Quand l’Esprit se manifeste


Que retenir de tant de visages, de tant de rencontres ? Marie-Joseph Seiller, accompagnateur à "L’Eglise des Vocations" et Responsable SDV de Luçon tient à laisser la porte ouverte au travail de l’Esprit qui va continuer. Aidé par notre prière.

Marie-Joseph Seiller
Accompagnateur à "L’Eglise des Vocations"
Responsable SDV de Luçon

Chaque jour depuis deux mois, en France, nous parviennent les suites des Journées Mondiales de la Jeunesse. Dans l’abondance des témoignages, soyons attentifs au "ferment" qui soulève individus, groupes, diocèses ! Pour ma part, je perçois, au-delà de l’émotion, une manifestation de l’Esprit destinée à tous.

A toute l’Eglise, à la société même. Mgr Billé disait : "Le premier changement est d’admettre que l’Eglise est faite de tous les baptisés. Et que l’avenir de l’Eglise et de la société ne peut se construire sans qu’on donne aux jeunes leur vraie place."

J’ose tenter un rapprochement avec le Concile Vatican II. C’était un temps réservé aux évêques du monde entier, à leurs collaborateurs et à des invités d’autres religions.

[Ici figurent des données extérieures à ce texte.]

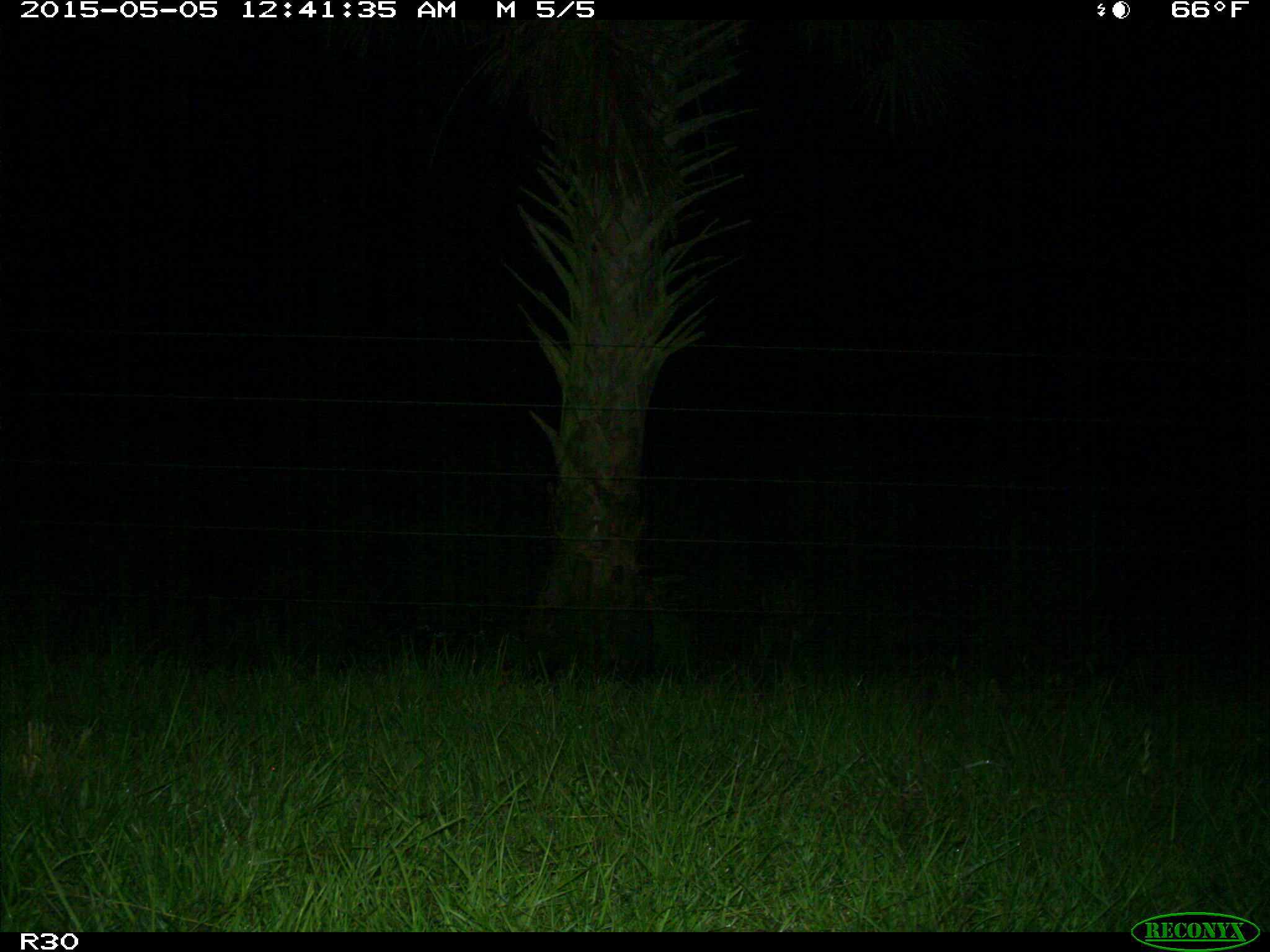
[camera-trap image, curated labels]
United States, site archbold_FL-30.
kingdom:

De l’extérieur, nous étions attentifs aux sujets retenus, aux tensions, aux décisions prises. Peu à peu, les évêques ont fait découvrir que la grande force du Concile résidait dans l’expérience spirituelle de docilité à l’Esprit, manifestée à travers le dialogue entre frères qui se laissaient convertir par la Parole de Dieu. Cette même expérience, les chrétiens l’ont partagée et ainsi ont commencé à "recevoir" le Concile et à redécouvrir l’Eglise.

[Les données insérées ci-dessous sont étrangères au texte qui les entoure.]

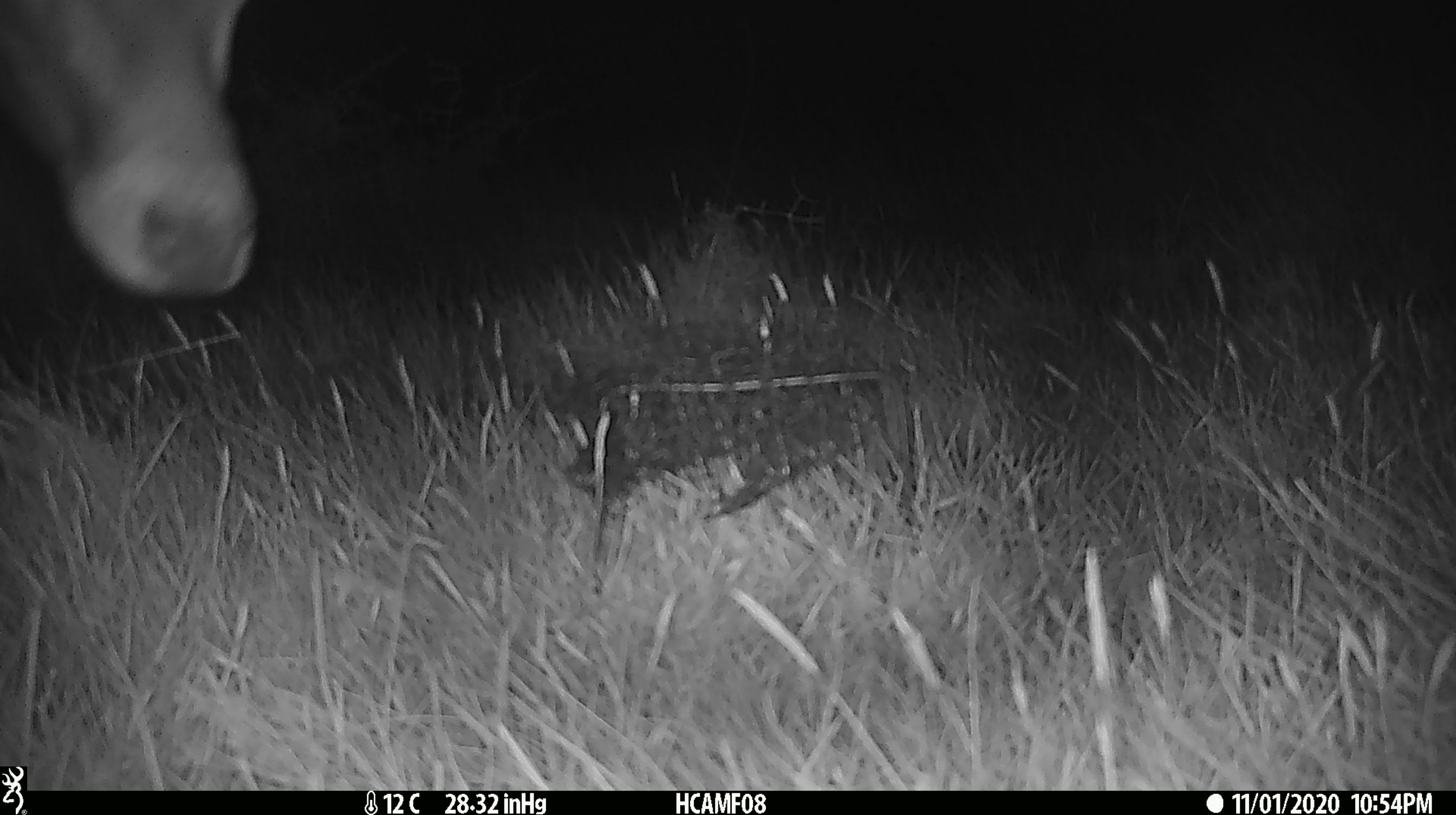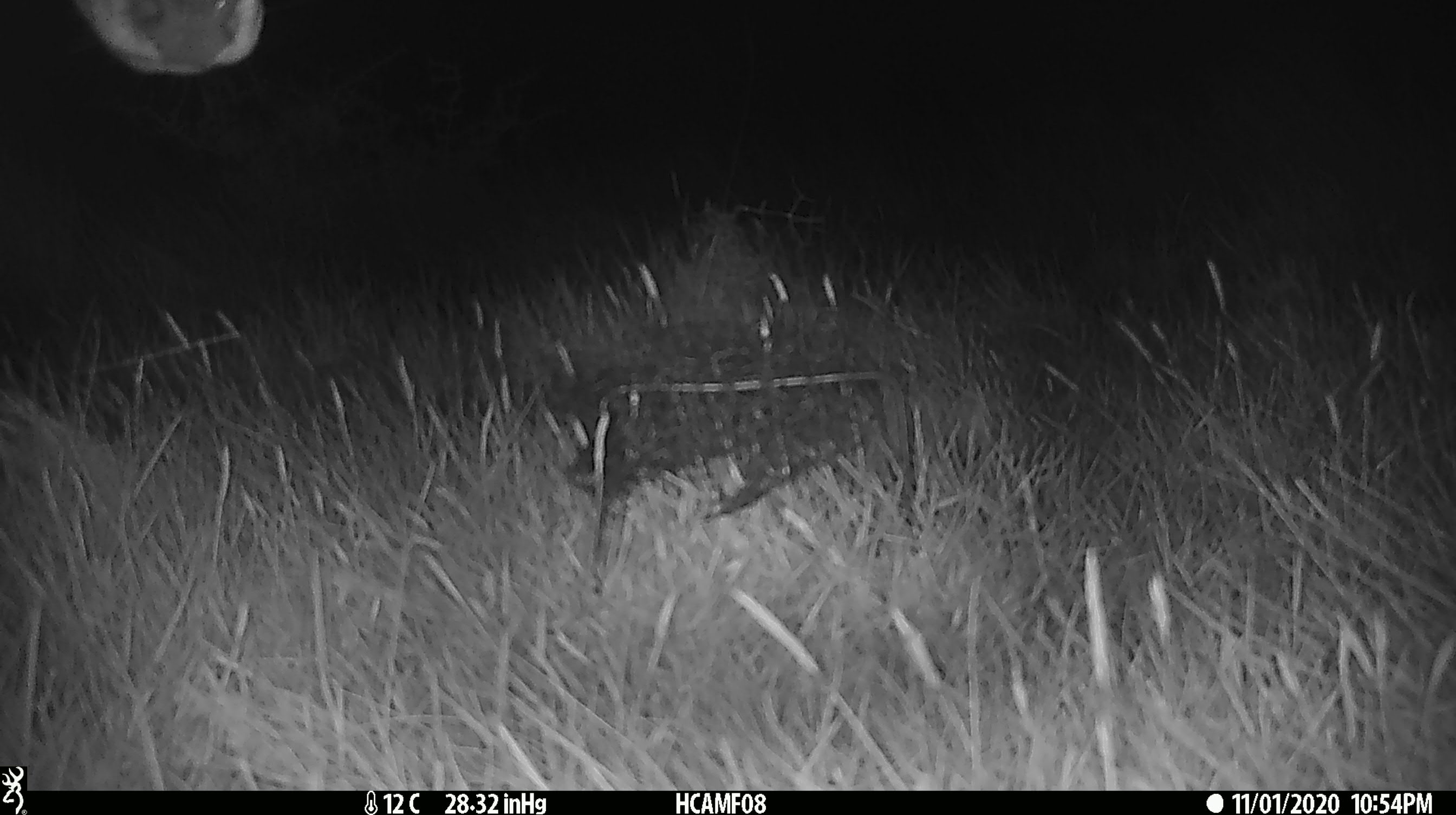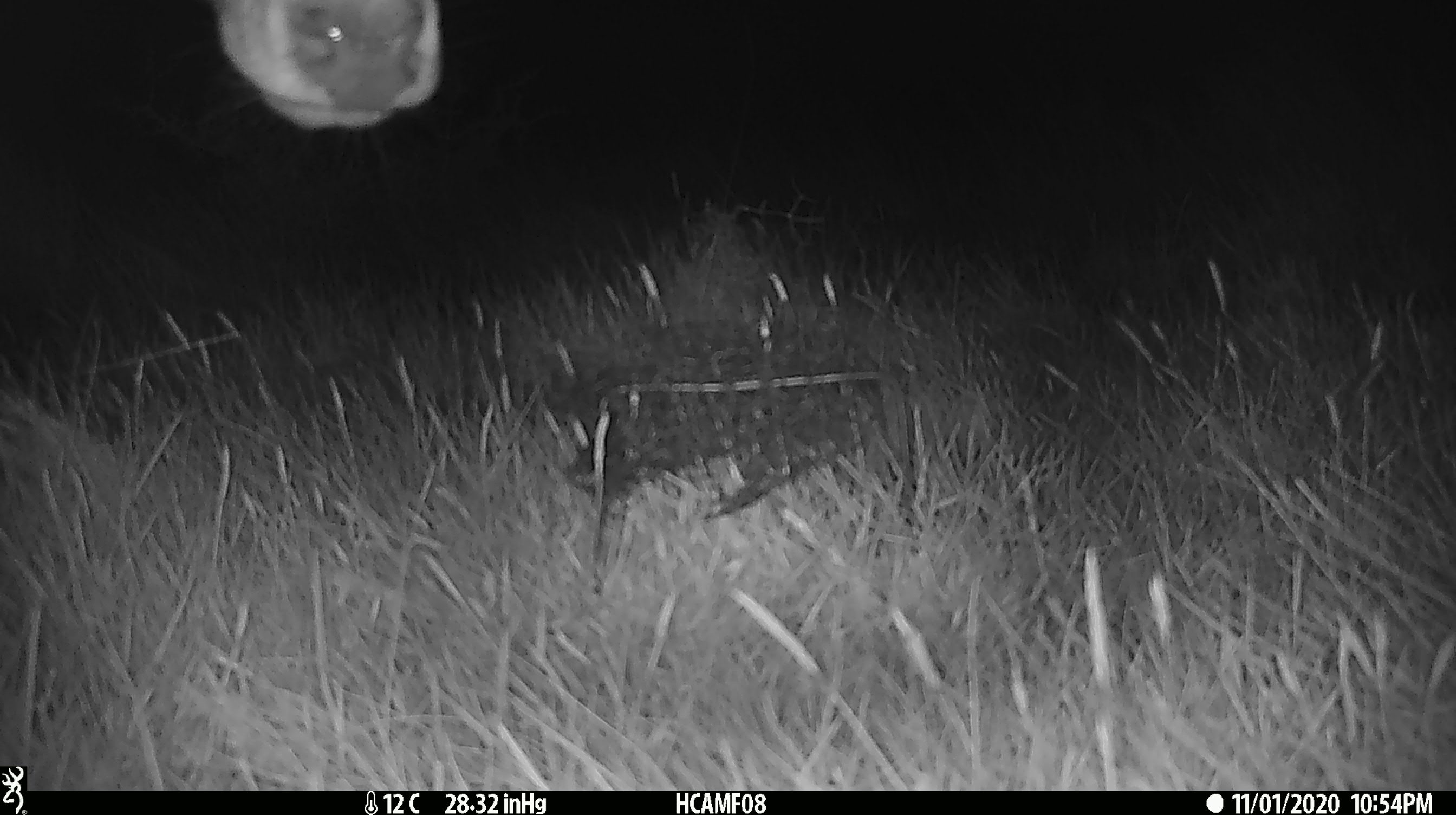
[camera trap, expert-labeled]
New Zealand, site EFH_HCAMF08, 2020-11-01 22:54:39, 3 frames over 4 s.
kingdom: Animalia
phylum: Chordata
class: Mammalia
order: Artiodactyla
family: Bovidae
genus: Bos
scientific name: Bos taurus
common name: domestic cow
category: cow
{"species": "cow (domestic cow) (Bos taurus)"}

Voilà un peu ce qui nous est arrivé avec les JMJ. L’élan reçu peut atteindre nos communautés, notre société. Continuons donc notre mission ordinaire, faisons confiance aux moyens existants souvent inexploités, osons innover avec les jeunes, avec les chrétiens de tous courants, mais toujours dans la certitude que "le Christ habite son Eglise".

Saint Germain-des-Prés, l’église des vocations

Les jeunes du monde ont envahi le parvis de l’église Saint Germain-des-Prés. Les jeunes parisiens ne sont pas étrangers à ce lieu, car cette paroisse accueille toute l’année les étudiants du Quartier Latin. Aujourd’hui, c’est autre chose, les passants découvrent une Église jeune dans la rue. Oui, ce parvis est grouillant de monde ; il est devenu lieu de rendez-vous : j’ai la surprise de reconnaître des vendéennes qui attendent des amies. On rencontre surtout des italiens, en grand nombre, des allemands, des slovaques, accueillis dans le quartier. Chaque midi, chaque soir, à droite du haut clocher du XIe et XIIe siècle, l’on distribue de mille à mille cinq cents repas. Dans une attente patiente, les repas conviviaux sont pris à même le trottoir et dans le square attenant à l’ancienne église, les familles en difficulté et des errants viennent en partager le surplus.

Sur la grille du square, une banderole : "Eglise des vocations". Pourquoi donc ? On apprend un peu plus loin que tous les séminaristes du monde vont se réunir le mercredi 20 août. Déjà, depuis le début de la semaine, ils passent et font connaissance. Quel mystère que de se retrouver en marche à la suite d’un même appel dans des univers si différents. Les échanges spontanés ont du mal à se conclure, les adresses s’échangent ! .. "Que chacun marche selon l’appel qu’il a reçu de Dieu ! " 1 Co 7, 17 .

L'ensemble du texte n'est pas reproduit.